§ **What is needed**
Gather each line of the entries below that includes "blue".

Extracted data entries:
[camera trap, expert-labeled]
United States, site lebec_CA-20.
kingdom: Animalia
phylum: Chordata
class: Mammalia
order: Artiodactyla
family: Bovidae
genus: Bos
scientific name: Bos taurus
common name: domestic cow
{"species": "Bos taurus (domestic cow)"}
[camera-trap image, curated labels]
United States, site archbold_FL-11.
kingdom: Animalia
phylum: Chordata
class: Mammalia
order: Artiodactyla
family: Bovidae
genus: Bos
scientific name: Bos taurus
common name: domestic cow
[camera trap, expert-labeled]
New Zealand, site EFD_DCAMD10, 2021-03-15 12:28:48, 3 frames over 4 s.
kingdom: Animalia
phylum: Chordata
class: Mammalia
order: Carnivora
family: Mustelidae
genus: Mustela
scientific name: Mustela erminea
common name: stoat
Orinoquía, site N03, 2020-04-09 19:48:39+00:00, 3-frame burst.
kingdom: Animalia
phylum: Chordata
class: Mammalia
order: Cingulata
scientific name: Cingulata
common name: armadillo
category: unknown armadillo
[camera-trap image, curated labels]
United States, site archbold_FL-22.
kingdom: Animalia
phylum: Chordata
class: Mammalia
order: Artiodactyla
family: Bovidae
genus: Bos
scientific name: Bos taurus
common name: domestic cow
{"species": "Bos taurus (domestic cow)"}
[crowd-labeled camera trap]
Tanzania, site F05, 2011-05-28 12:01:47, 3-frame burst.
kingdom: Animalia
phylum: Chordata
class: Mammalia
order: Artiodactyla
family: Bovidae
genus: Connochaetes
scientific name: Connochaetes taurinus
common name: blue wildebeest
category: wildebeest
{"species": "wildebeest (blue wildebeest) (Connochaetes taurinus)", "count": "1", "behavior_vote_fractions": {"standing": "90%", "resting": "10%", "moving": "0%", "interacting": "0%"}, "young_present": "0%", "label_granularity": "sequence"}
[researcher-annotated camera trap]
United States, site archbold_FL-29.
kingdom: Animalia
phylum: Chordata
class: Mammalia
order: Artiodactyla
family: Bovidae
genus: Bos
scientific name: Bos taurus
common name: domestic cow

§ **Exercise response**
common name: blue wildebeest
{"species": "wildebeest (blue wildebeest) (Connochaetes taurinus)", "count": "1", "behavior_vote_fractions": {"standing": "90%", "resting": "10%", "moving": "0%", "interacting": "0%"}, "young_present": "0%", "label_granularity": "sequence"}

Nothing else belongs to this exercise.